Alıntı metin >>
Geçen hafta ABD’de yayınlanan bir çalışma veri açıklarının yarattığı maliyetin, sorunun çözümü için atılması gereken teknolojik adımlar kadar olmasa da, firmalar için giderek arttığını çünkü veri açığı kurbanına ödenmesi gereken tazminatın ve iş kaybının sürekli arttığını ortaya koydu.
Söz konusu çalışma gizlilik ve enformasyon yönetimi araştırma firması Ponemon Institute, kısa bir süre önce Symantec tarafından satın alınan veri kaybı korunumu yazılım geliştiricisi Vontu ve Pretty Good Privacy güvenlik yazılımını üreten PGP firmaları tarafından yürütüldü.

Satır listesi >>

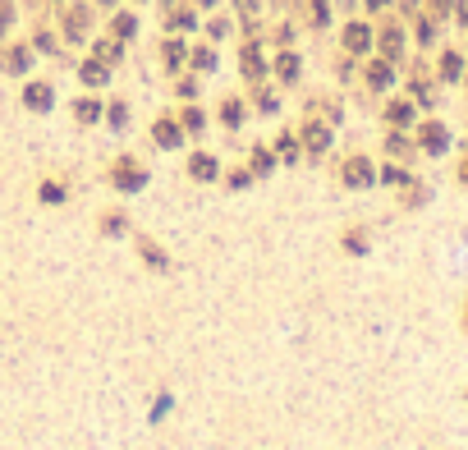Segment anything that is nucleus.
Segmentation results:
<instances>
[{"label": "nucleus", "mask_w": 468, "mask_h": 450, "mask_svg": "<svg viewBox=\"0 0 468 450\" xmlns=\"http://www.w3.org/2000/svg\"><path fill=\"white\" fill-rule=\"evenodd\" d=\"M110 184L120 188V193H142L147 170H142V161H133V156H120V161L110 165Z\"/></svg>", "instance_id": "nucleus-1"}, {"label": "nucleus", "mask_w": 468, "mask_h": 450, "mask_svg": "<svg viewBox=\"0 0 468 450\" xmlns=\"http://www.w3.org/2000/svg\"><path fill=\"white\" fill-rule=\"evenodd\" d=\"M152 143H156V147H165V152L184 143V129H179V115H161V120L152 124Z\"/></svg>", "instance_id": "nucleus-2"}, {"label": "nucleus", "mask_w": 468, "mask_h": 450, "mask_svg": "<svg viewBox=\"0 0 468 450\" xmlns=\"http://www.w3.org/2000/svg\"><path fill=\"white\" fill-rule=\"evenodd\" d=\"M188 175H193L197 184H211V179H220V161L211 152H193L188 156Z\"/></svg>", "instance_id": "nucleus-3"}, {"label": "nucleus", "mask_w": 468, "mask_h": 450, "mask_svg": "<svg viewBox=\"0 0 468 450\" xmlns=\"http://www.w3.org/2000/svg\"><path fill=\"white\" fill-rule=\"evenodd\" d=\"M51 101H55V92H51V83H42V78L23 88V106L37 110V115H46V110H51Z\"/></svg>", "instance_id": "nucleus-4"}, {"label": "nucleus", "mask_w": 468, "mask_h": 450, "mask_svg": "<svg viewBox=\"0 0 468 450\" xmlns=\"http://www.w3.org/2000/svg\"><path fill=\"white\" fill-rule=\"evenodd\" d=\"M138 257L152 267V271H170V257L161 253V243H156L152 234H138Z\"/></svg>", "instance_id": "nucleus-5"}, {"label": "nucleus", "mask_w": 468, "mask_h": 450, "mask_svg": "<svg viewBox=\"0 0 468 450\" xmlns=\"http://www.w3.org/2000/svg\"><path fill=\"white\" fill-rule=\"evenodd\" d=\"M87 23H92V10H87V5H69V10H65V33H69V42H83Z\"/></svg>", "instance_id": "nucleus-6"}, {"label": "nucleus", "mask_w": 468, "mask_h": 450, "mask_svg": "<svg viewBox=\"0 0 468 450\" xmlns=\"http://www.w3.org/2000/svg\"><path fill=\"white\" fill-rule=\"evenodd\" d=\"M0 65H5V74H28L33 69V46H10L0 55Z\"/></svg>", "instance_id": "nucleus-7"}, {"label": "nucleus", "mask_w": 468, "mask_h": 450, "mask_svg": "<svg viewBox=\"0 0 468 450\" xmlns=\"http://www.w3.org/2000/svg\"><path fill=\"white\" fill-rule=\"evenodd\" d=\"M345 184H349V188L372 184V165L363 161V156H349V161H345Z\"/></svg>", "instance_id": "nucleus-8"}, {"label": "nucleus", "mask_w": 468, "mask_h": 450, "mask_svg": "<svg viewBox=\"0 0 468 450\" xmlns=\"http://www.w3.org/2000/svg\"><path fill=\"white\" fill-rule=\"evenodd\" d=\"M78 78H83L87 88H101V83H106V78H110V65H106V60H83V69H78Z\"/></svg>", "instance_id": "nucleus-9"}, {"label": "nucleus", "mask_w": 468, "mask_h": 450, "mask_svg": "<svg viewBox=\"0 0 468 450\" xmlns=\"http://www.w3.org/2000/svg\"><path fill=\"white\" fill-rule=\"evenodd\" d=\"M101 110H106V106H101L97 97H78V101H74V120H78V124H97Z\"/></svg>", "instance_id": "nucleus-10"}, {"label": "nucleus", "mask_w": 468, "mask_h": 450, "mask_svg": "<svg viewBox=\"0 0 468 450\" xmlns=\"http://www.w3.org/2000/svg\"><path fill=\"white\" fill-rule=\"evenodd\" d=\"M303 143L312 147V152H326V147H331V129H326L322 120H312V124L303 129Z\"/></svg>", "instance_id": "nucleus-11"}, {"label": "nucleus", "mask_w": 468, "mask_h": 450, "mask_svg": "<svg viewBox=\"0 0 468 450\" xmlns=\"http://www.w3.org/2000/svg\"><path fill=\"white\" fill-rule=\"evenodd\" d=\"M262 74H266V65H262L257 46H243V78H248V83H262Z\"/></svg>", "instance_id": "nucleus-12"}, {"label": "nucleus", "mask_w": 468, "mask_h": 450, "mask_svg": "<svg viewBox=\"0 0 468 450\" xmlns=\"http://www.w3.org/2000/svg\"><path fill=\"white\" fill-rule=\"evenodd\" d=\"M37 198H42L46 207H60V202H69V188H65V184H55V179H46V184L37 188Z\"/></svg>", "instance_id": "nucleus-13"}, {"label": "nucleus", "mask_w": 468, "mask_h": 450, "mask_svg": "<svg viewBox=\"0 0 468 450\" xmlns=\"http://www.w3.org/2000/svg\"><path fill=\"white\" fill-rule=\"evenodd\" d=\"M220 124H225V129H239L243 124V101L239 97H225V106H220Z\"/></svg>", "instance_id": "nucleus-14"}, {"label": "nucleus", "mask_w": 468, "mask_h": 450, "mask_svg": "<svg viewBox=\"0 0 468 450\" xmlns=\"http://www.w3.org/2000/svg\"><path fill=\"white\" fill-rule=\"evenodd\" d=\"M368 42H372V33L363 28V23H349L345 28V46L349 51H368Z\"/></svg>", "instance_id": "nucleus-15"}, {"label": "nucleus", "mask_w": 468, "mask_h": 450, "mask_svg": "<svg viewBox=\"0 0 468 450\" xmlns=\"http://www.w3.org/2000/svg\"><path fill=\"white\" fill-rule=\"evenodd\" d=\"M202 124H207V115H202L197 106H184V110H179V129H184V133H202Z\"/></svg>", "instance_id": "nucleus-16"}, {"label": "nucleus", "mask_w": 468, "mask_h": 450, "mask_svg": "<svg viewBox=\"0 0 468 450\" xmlns=\"http://www.w3.org/2000/svg\"><path fill=\"white\" fill-rule=\"evenodd\" d=\"M161 60H165V65H170V69H179V65H184V60H188V46H184V42H174V37H170V42L161 46Z\"/></svg>", "instance_id": "nucleus-17"}, {"label": "nucleus", "mask_w": 468, "mask_h": 450, "mask_svg": "<svg viewBox=\"0 0 468 450\" xmlns=\"http://www.w3.org/2000/svg\"><path fill=\"white\" fill-rule=\"evenodd\" d=\"M271 152H266V147H257V152H252L248 156V170H252V175H271Z\"/></svg>", "instance_id": "nucleus-18"}, {"label": "nucleus", "mask_w": 468, "mask_h": 450, "mask_svg": "<svg viewBox=\"0 0 468 450\" xmlns=\"http://www.w3.org/2000/svg\"><path fill=\"white\" fill-rule=\"evenodd\" d=\"M275 74H280L285 83H294L299 78V55H280V60H275Z\"/></svg>", "instance_id": "nucleus-19"}, {"label": "nucleus", "mask_w": 468, "mask_h": 450, "mask_svg": "<svg viewBox=\"0 0 468 450\" xmlns=\"http://www.w3.org/2000/svg\"><path fill=\"white\" fill-rule=\"evenodd\" d=\"M188 60H193V69H202V74H207V69H216V51H211V46H202V51H193V55H188Z\"/></svg>", "instance_id": "nucleus-20"}, {"label": "nucleus", "mask_w": 468, "mask_h": 450, "mask_svg": "<svg viewBox=\"0 0 468 450\" xmlns=\"http://www.w3.org/2000/svg\"><path fill=\"white\" fill-rule=\"evenodd\" d=\"M275 152H280L285 161H299V138H294V133H280V143H275Z\"/></svg>", "instance_id": "nucleus-21"}, {"label": "nucleus", "mask_w": 468, "mask_h": 450, "mask_svg": "<svg viewBox=\"0 0 468 450\" xmlns=\"http://www.w3.org/2000/svg\"><path fill=\"white\" fill-rule=\"evenodd\" d=\"M133 33H138V19H133V14H120V19H115V37H120V42H129Z\"/></svg>", "instance_id": "nucleus-22"}, {"label": "nucleus", "mask_w": 468, "mask_h": 450, "mask_svg": "<svg viewBox=\"0 0 468 450\" xmlns=\"http://www.w3.org/2000/svg\"><path fill=\"white\" fill-rule=\"evenodd\" d=\"M129 230V220L120 216V211H115V216H101V234H124Z\"/></svg>", "instance_id": "nucleus-23"}, {"label": "nucleus", "mask_w": 468, "mask_h": 450, "mask_svg": "<svg viewBox=\"0 0 468 450\" xmlns=\"http://www.w3.org/2000/svg\"><path fill=\"white\" fill-rule=\"evenodd\" d=\"M363 248H368V234H363V230H349L345 234V253H363Z\"/></svg>", "instance_id": "nucleus-24"}, {"label": "nucleus", "mask_w": 468, "mask_h": 450, "mask_svg": "<svg viewBox=\"0 0 468 450\" xmlns=\"http://www.w3.org/2000/svg\"><path fill=\"white\" fill-rule=\"evenodd\" d=\"M110 124H115V129H124V120H129V106H124V101H110Z\"/></svg>", "instance_id": "nucleus-25"}, {"label": "nucleus", "mask_w": 468, "mask_h": 450, "mask_svg": "<svg viewBox=\"0 0 468 450\" xmlns=\"http://www.w3.org/2000/svg\"><path fill=\"white\" fill-rule=\"evenodd\" d=\"M423 138H427V147H432V152H441V147H446V129H423Z\"/></svg>", "instance_id": "nucleus-26"}, {"label": "nucleus", "mask_w": 468, "mask_h": 450, "mask_svg": "<svg viewBox=\"0 0 468 450\" xmlns=\"http://www.w3.org/2000/svg\"><path fill=\"white\" fill-rule=\"evenodd\" d=\"M372 88H386V83H391V69H386V65H372Z\"/></svg>", "instance_id": "nucleus-27"}, {"label": "nucleus", "mask_w": 468, "mask_h": 450, "mask_svg": "<svg viewBox=\"0 0 468 450\" xmlns=\"http://www.w3.org/2000/svg\"><path fill=\"white\" fill-rule=\"evenodd\" d=\"M170 23H174V28H193V10H179V14H170Z\"/></svg>", "instance_id": "nucleus-28"}, {"label": "nucleus", "mask_w": 468, "mask_h": 450, "mask_svg": "<svg viewBox=\"0 0 468 450\" xmlns=\"http://www.w3.org/2000/svg\"><path fill=\"white\" fill-rule=\"evenodd\" d=\"M207 33H211V37H225V33H229V19H211Z\"/></svg>", "instance_id": "nucleus-29"}, {"label": "nucleus", "mask_w": 468, "mask_h": 450, "mask_svg": "<svg viewBox=\"0 0 468 450\" xmlns=\"http://www.w3.org/2000/svg\"><path fill=\"white\" fill-rule=\"evenodd\" d=\"M248 184V170H229V188H243Z\"/></svg>", "instance_id": "nucleus-30"}, {"label": "nucleus", "mask_w": 468, "mask_h": 450, "mask_svg": "<svg viewBox=\"0 0 468 450\" xmlns=\"http://www.w3.org/2000/svg\"><path fill=\"white\" fill-rule=\"evenodd\" d=\"M234 5H239V14H257V5H262V0H234Z\"/></svg>", "instance_id": "nucleus-31"}, {"label": "nucleus", "mask_w": 468, "mask_h": 450, "mask_svg": "<svg viewBox=\"0 0 468 450\" xmlns=\"http://www.w3.org/2000/svg\"><path fill=\"white\" fill-rule=\"evenodd\" d=\"M10 28V0H0V33Z\"/></svg>", "instance_id": "nucleus-32"}, {"label": "nucleus", "mask_w": 468, "mask_h": 450, "mask_svg": "<svg viewBox=\"0 0 468 450\" xmlns=\"http://www.w3.org/2000/svg\"><path fill=\"white\" fill-rule=\"evenodd\" d=\"M101 5H115V0H101Z\"/></svg>", "instance_id": "nucleus-33"}]
</instances>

Verilen görev A >>
Veri açıkları metninin "Geçen hafta ABD’de" ile başlayıp "firmaları tarafından yürütüldü." ifadesine kadar süren bölümünü, "Ponemon Institute" yerine "Ponemon Enstitüsü" koyarak yeniden yazın.
Verilen görev B >>
Lütfen veri açıkları metnini son cümlesinden sonra gelecek kısımla sürdürün.

Görev çıktısı A >>
Geçen hafta ABD’de yayınlanan bir çalışma veri açıklarının yarattığı maliyetin, sorunun çözümü için atılması gereken teknolojik adımlar kadar olmasa da, firmalar için giderek arttığını çünkü veri açığı kurbanına ödenmesi gereken tazminatın ve iş kaybının sürekli arttığını ortaya koydu.
Söz konusu çalışma gizlilik ve enformasyon yönetimi araştırma firması Ponemon Enstitüsü, kısa bir süre önce Symantec tarafından satın alınan veri kaybı korunumu yazılım geliştiricisi Vontu ve Pretty Good Privacy güvenlik yazılımını üreten PGP firmaları tarafından yürütüldü.

Görev çıktısı B >>
Çalışma 2007 yılında gizliliği ihlal edilmiş müşteri başına şirketlerin 197 dolar harcadıklarını ortaya koyuyor. Bu rakam 2006 yılında 182 dolardı. Bir finans hizmetleri firması için söz konusu maliyet kayıt başına 239 doları bile bulmuş. Bu maliyetin büyük çoğunluğu daha doğrusu 197 doların 128 doları ise iş kaybından ve yeni müşteriler bulma zorunluluğundan kaynaklanmakta.
Yürütülen çalışmaya ve bazı güvenlik uzmanlarına göre bu veriler şirketlerin nasıl işlem gördüklerini de etkilemeye aşlamış durumda.
PGP firmasının ürün yönetim müdürü John Dasher InternetNews.com’a verdiği beyanda “Birkaç yıl önce veri açığı ile ilgilenen bir pazarlama çalışanı barındırmazdınız. Bu bir IT sorunu olarak görülmekteydi. Şimdi ise yönetim kurulunda bulunan tüm idareciler bu soruna kafa yoruyorlar,” diyor. “Eğer bir pazarlama çalışanı olsaydım yapmak isteyeceğim son şey bir açık yüzünden oluşan marka zararını tazmin etmek için para harcamak olurdu.”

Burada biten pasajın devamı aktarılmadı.